To Rachel With Honor

When my soul is in the dumps, I rehearse everything I know of you- Psalm 42:6 (MSG)

Not long after I accepted the chaplaincy position at the Mission I met a young woman who was spending time here while she secured housing. In the opening moments of our evening service I usually ask for requests for prayer. There is never a shortage of requests. The people we serve here never have a shortage of needs.

Deliverance from drugs or from alcohol, healing from abuse, comfort from the death of a loved one or divorce. The needs are staggering in scope. Food and shelter often lead the list. This particular evening I was receiving about what I was expecting and I was readying my spirit to agree in prayer for God's answers.

Then I called on Rachel.

"Pastor, I need a drum! Pray God gives me a drum!" A drum? Really? Rachel needed a home. She needed food. She needed a job. At that moment however, she saw her greatest need as the need to express worship to the One she called Savior. Rachel slept in a borrowed bed but her soul had furnished a room for God. 
We prayed for a drum.

Often since that night, when I inventory my particular needs: how I can better open the Word to people, how I can reach a heart that has been wounded into numbness and retreat, all the other personal life needs I have, I find myself praying for my own "drum". This teacher has become the pupil. Rachel shared her wisdom with me and it informs my days.

We have a need to worship and that need will always precede the blessing.

About ten days after we all agreed together that Rachel should have a drum, a lovely wooden frame drum with its taut goatskin head and ancient pedigree was placed in her waiting hands. It was the style of drum the women in Israel used to celebrate their many festivals. The kind of drum they sang into while they played. The drum had come home to Rachel who had made God her dwelling. 
Her other needs were met soon after by the Father who delighted in her. She stops in occasionally to let me know all is well and that she is still playing her drum. That delights the musician in me as well as the minister. I know God must love her enthusiastic gratitude.
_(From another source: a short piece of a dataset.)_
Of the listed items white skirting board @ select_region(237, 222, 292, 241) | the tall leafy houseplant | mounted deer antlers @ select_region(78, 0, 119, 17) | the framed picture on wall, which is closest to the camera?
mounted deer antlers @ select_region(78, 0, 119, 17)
I will sing of your strength; I will sing aloud of your steadfast love in the morning. For you have been to me a fortress and a refuge in the day of my distress. Psalm 59:16

Do you have a pressing need? I encourage you to pray Rachel's prayer. You may not have a desire for drum-worship but Rachel's prayer is a prayer of putting God first, setting Him above, satisfying Him. The rest will follow the music. 
Praise precedes the blessing.

John LaMantia
(featured in the September Rescue Mission Newsletter)

1 comment:

  1. Thankfully, I do not need a drum right now, but I always need to remember the One who makes music in my soul.

    blessings to you this Sunday morning.